Extrait du document:
Des BD pour un Noël chinois


Thèmes: L'Asie en BD

Asialyst, 15 décembre 2017

De la Chine ancienne à celle d’aujourd’hui en passant par le Tibet, quelques très beaux albums à offrir en cette période des fêtes.

Patrick de Jacquelot

Voici un véritable livre-objet assuré de faire son effet à l’heure des cadeaux : l’imposant coffret contenant la version en bande dessinée du Voyage vers l’Ouest*. Cet énorme roman (2500 pages dans La Pléiade !) a fait l’objet d’une splendide adaptation en BD contemporaine. Plusieurs dizaines de scénaristes et dessinateurs ont réalisé les 36 fascicules qui retracent l’odyssée du moine Tripitaka, chargé par le Bouddha d’aller en Inde chercher les textes sacrés qui permettront d’étendre l’influence du bouddhisme sur toute la Chine. Outre les 36 volumes, le coffret comprend un livret de présentation et une carte retraçant l’itinéraire du voyage.

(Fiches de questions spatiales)
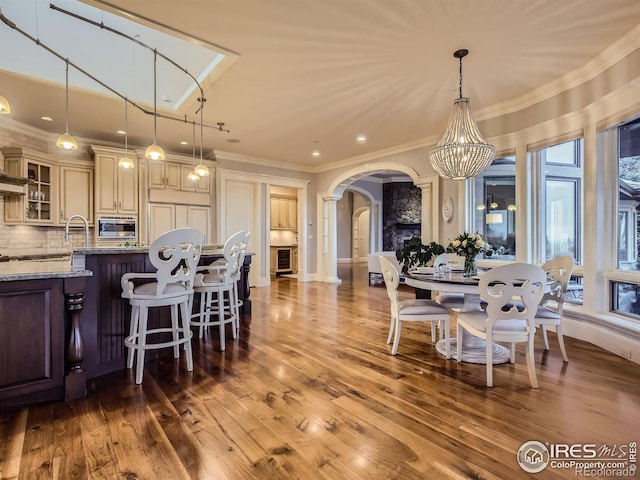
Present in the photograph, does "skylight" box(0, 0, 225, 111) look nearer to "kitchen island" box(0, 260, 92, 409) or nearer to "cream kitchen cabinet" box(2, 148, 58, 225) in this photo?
"cream kitchen cabinet" box(2, 148, 58, 225)

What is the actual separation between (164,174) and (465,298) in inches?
218

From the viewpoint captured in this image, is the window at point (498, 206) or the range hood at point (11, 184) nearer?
the range hood at point (11, 184)

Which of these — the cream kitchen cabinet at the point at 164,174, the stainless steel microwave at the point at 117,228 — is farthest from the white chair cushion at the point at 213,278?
the cream kitchen cabinet at the point at 164,174

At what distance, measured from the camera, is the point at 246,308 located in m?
4.64

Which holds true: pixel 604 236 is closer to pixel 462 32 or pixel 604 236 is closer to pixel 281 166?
pixel 462 32

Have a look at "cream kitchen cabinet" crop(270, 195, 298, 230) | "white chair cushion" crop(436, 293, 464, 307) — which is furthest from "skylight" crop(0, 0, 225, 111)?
"cream kitchen cabinet" crop(270, 195, 298, 230)

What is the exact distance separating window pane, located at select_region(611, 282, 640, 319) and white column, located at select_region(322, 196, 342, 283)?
5.40 meters

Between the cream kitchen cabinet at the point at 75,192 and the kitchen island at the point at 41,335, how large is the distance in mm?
3743

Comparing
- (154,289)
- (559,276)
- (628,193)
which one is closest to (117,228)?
(154,289)

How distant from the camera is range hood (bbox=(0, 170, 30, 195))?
3828 millimetres

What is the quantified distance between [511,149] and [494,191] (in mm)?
672

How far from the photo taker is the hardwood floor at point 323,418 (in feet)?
5.15

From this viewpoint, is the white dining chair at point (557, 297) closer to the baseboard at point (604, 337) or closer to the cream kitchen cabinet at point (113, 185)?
the baseboard at point (604, 337)

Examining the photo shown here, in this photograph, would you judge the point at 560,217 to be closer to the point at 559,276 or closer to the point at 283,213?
the point at 559,276
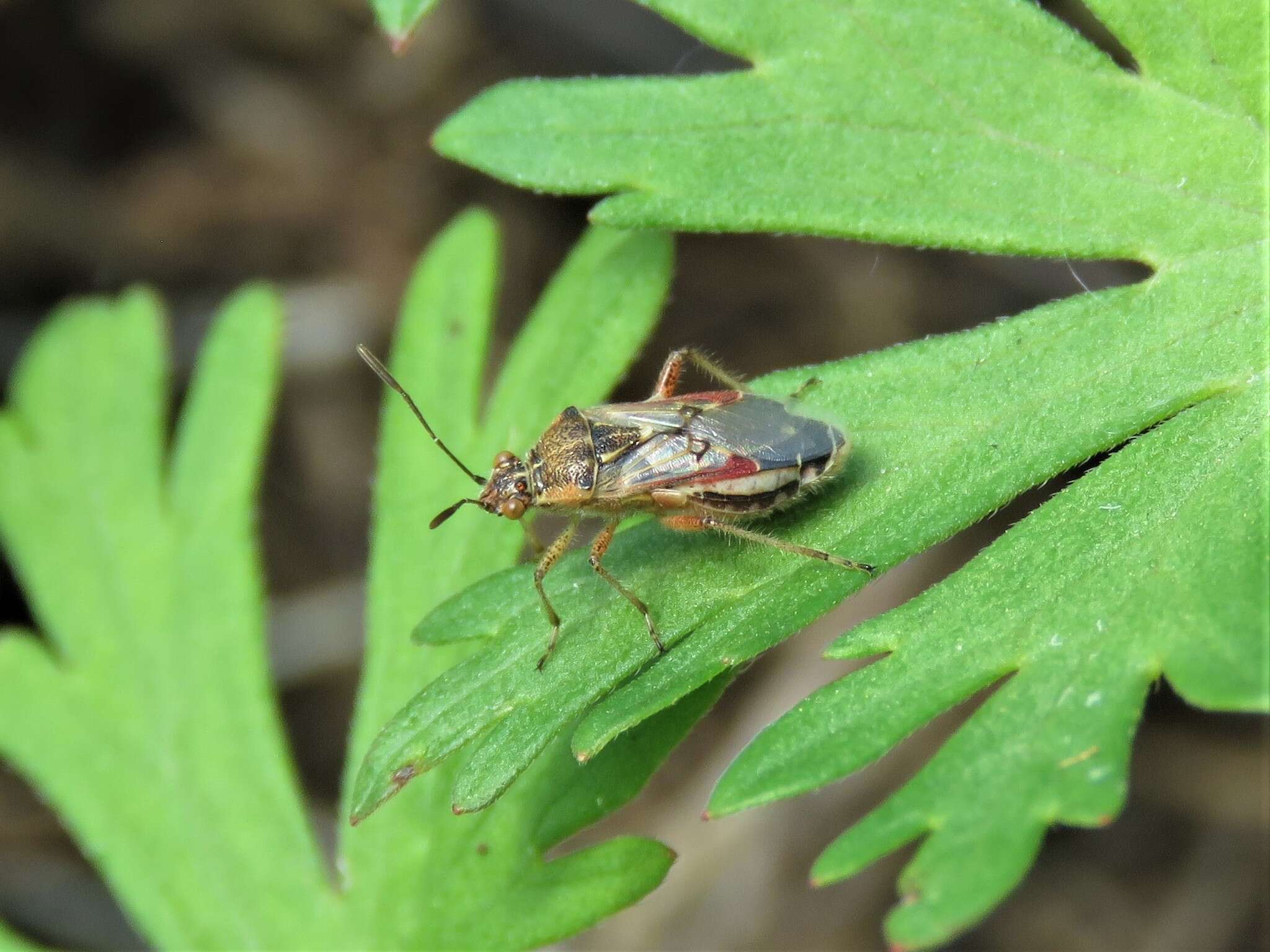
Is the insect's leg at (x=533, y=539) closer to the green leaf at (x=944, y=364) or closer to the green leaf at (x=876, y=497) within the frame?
the green leaf at (x=944, y=364)

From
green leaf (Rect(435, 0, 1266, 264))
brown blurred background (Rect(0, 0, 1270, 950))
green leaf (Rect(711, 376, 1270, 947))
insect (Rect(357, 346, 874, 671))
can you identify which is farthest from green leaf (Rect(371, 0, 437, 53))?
brown blurred background (Rect(0, 0, 1270, 950))

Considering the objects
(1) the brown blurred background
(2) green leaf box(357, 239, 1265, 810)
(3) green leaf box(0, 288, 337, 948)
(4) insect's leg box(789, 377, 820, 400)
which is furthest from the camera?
(1) the brown blurred background

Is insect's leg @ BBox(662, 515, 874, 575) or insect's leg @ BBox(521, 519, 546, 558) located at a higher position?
insect's leg @ BBox(662, 515, 874, 575)

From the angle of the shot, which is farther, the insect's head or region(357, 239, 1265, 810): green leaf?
the insect's head

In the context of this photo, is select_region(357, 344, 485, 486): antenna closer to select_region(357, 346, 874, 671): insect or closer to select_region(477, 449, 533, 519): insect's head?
select_region(357, 346, 874, 671): insect

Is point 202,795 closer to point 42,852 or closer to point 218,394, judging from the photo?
point 218,394

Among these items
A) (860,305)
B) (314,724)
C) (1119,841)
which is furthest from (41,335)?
(1119,841)
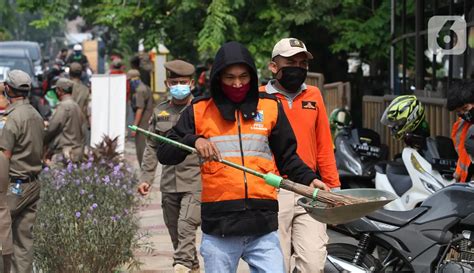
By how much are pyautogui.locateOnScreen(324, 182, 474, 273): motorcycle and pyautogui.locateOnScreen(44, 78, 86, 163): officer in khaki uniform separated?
5996mm

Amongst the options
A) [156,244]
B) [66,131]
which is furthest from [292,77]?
[66,131]

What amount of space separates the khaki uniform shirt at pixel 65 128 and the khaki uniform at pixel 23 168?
412 cm

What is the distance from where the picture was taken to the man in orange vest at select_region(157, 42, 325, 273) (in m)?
5.48

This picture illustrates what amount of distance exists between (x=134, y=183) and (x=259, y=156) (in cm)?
664

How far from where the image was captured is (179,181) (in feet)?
27.5

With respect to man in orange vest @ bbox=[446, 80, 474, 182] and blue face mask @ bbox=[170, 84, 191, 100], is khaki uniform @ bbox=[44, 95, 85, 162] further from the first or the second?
man in orange vest @ bbox=[446, 80, 474, 182]

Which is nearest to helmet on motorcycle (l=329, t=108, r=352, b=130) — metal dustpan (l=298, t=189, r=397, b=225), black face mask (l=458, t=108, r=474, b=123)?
black face mask (l=458, t=108, r=474, b=123)

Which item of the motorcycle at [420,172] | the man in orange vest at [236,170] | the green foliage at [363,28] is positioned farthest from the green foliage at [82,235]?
the green foliage at [363,28]

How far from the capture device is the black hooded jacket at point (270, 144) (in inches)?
215

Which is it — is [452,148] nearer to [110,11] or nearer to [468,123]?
[468,123]

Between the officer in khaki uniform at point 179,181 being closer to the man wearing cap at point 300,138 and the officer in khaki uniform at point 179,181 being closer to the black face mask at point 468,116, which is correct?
the man wearing cap at point 300,138

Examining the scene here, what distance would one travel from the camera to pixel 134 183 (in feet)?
39.5

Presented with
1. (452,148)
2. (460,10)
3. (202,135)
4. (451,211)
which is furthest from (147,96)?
(202,135)

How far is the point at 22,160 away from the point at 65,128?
14.5 ft
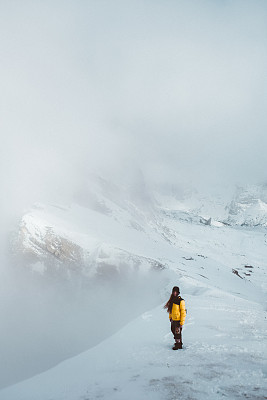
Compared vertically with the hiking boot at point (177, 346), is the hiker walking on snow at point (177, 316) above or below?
above

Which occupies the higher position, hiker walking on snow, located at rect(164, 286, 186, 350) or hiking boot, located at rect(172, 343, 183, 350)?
hiker walking on snow, located at rect(164, 286, 186, 350)

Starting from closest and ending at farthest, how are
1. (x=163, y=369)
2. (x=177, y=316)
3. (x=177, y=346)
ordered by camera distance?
(x=163, y=369) → (x=177, y=346) → (x=177, y=316)

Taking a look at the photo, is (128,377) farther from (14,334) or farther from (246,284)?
(246,284)

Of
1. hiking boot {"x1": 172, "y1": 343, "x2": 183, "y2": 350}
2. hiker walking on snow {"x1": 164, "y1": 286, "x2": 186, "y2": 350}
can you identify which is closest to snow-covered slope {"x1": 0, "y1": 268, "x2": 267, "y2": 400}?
hiking boot {"x1": 172, "y1": 343, "x2": 183, "y2": 350}

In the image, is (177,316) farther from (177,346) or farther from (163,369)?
(163,369)

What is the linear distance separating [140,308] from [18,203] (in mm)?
34846

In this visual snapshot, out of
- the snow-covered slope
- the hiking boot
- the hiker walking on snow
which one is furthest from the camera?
the hiker walking on snow

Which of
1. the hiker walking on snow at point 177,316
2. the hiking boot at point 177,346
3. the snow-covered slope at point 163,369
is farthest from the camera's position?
the hiker walking on snow at point 177,316

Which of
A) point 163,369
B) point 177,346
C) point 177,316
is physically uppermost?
point 177,316

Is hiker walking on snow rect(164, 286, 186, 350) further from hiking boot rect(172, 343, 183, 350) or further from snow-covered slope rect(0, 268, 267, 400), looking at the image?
snow-covered slope rect(0, 268, 267, 400)

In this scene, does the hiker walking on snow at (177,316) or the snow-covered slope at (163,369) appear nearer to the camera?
the snow-covered slope at (163,369)

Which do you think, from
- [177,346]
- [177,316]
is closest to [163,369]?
[177,346]

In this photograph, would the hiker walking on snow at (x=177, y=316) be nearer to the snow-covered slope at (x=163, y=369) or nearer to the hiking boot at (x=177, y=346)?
the hiking boot at (x=177, y=346)

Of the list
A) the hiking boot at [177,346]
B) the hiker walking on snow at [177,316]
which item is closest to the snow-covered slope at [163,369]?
the hiking boot at [177,346]
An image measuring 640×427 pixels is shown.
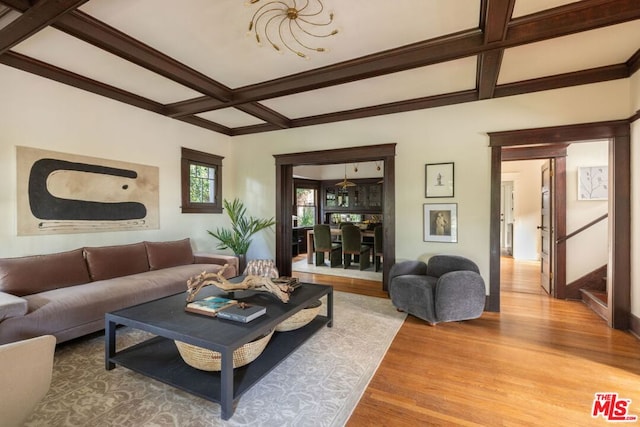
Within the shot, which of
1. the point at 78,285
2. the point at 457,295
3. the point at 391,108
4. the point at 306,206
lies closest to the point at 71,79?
the point at 78,285

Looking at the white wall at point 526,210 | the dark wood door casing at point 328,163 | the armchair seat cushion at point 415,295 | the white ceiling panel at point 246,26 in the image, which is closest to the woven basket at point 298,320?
the armchair seat cushion at point 415,295

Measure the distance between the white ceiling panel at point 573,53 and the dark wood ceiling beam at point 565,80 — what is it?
0.26 ft

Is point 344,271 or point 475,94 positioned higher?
point 475,94

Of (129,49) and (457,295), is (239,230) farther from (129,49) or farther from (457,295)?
(457,295)

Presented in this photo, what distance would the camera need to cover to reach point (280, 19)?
91.7 inches

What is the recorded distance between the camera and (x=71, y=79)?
10.4 feet

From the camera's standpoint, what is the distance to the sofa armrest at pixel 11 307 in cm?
206

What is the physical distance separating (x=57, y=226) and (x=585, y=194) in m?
6.74

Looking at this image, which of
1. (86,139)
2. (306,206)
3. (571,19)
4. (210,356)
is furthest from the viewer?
(306,206)

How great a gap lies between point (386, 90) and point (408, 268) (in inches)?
91.2

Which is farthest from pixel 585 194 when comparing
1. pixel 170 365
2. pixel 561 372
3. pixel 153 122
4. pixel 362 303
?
pixel 153 122

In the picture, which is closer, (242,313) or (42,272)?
(242,313)

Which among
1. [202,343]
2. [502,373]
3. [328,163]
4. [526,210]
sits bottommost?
[502,373]

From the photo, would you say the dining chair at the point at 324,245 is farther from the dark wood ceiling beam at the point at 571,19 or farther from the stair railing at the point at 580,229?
the dark wood ceiling beam at the point at 571,19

Consignes:
- 1) Dans l'article sur les BD, reprenez tout ce qui va de « Asialyst, 15 décembre » jusqu'à « l’itinéraire du voyage. » en changeant « coffret » pour « boîtier ».
- 2) Résumez sous forme de liste le paragraphe de l'article sur les BD qui commence par « Voici un véritable livre-objet », en gardant l'essentiel des faits.
Ce matériel est à part et n'a aucun lien avec l'article sur les BD.

Réponses finales:
- 1)
Asialyst, 15 décembre 2017

De la Chine ancienne à celle d’aujourd’hui en passant par le Tibet, quelques très beaux albums à offrir en cette période des fêtes.

Patrick de Jacquelot

Voici un véritable livre-objet assuré de faire son effet à l’heure des cadeaux : l’imposant boîtier contenant la version en bande dessinée du Voyage vers l’Ouest*. Cet énorme roman (2500 pages dans La Pléiade !) a fait l’objet d’une splendide adaptation en BD contemporaine. Plusieurs dizaines de scénaristes et dessinateurs ont réalisé les 36 fascicules qui retracent l’odyssée du moine Tripitaka, chargé par le Bouddha d’aller en Inde chercher les textes sacrés qui permettront d’étendre l’influence du bouddhisme sur toute la Chine. Outre les 36 volumes, le boîtier comprend un livret de présentation et une carte retraçant l’itinéraire du voyage.

- 2)
- Un livre-objet à offrir pour les fêtes : un imposant coffret avec la version en bande dessinée du Voyage vers l'Ouest.
- Ce roman énorme (2500 pages dans La Pléiade) a été adapté en BD contemporaine.
- Plusieurs dizaines de scénaristes et dessinateurs ont réalisé 36 fascicules.
- Ils racontent l'odyssée du moine Tripitaka, envoyé par le Bouddha en Inde chercher les textes sacrés qui permettront d'étendre l'influence du bouddhisme sur toute la Chine.
- Le coffret contient aussi un livret de présentation et une carte de l'itinéraire du voyage.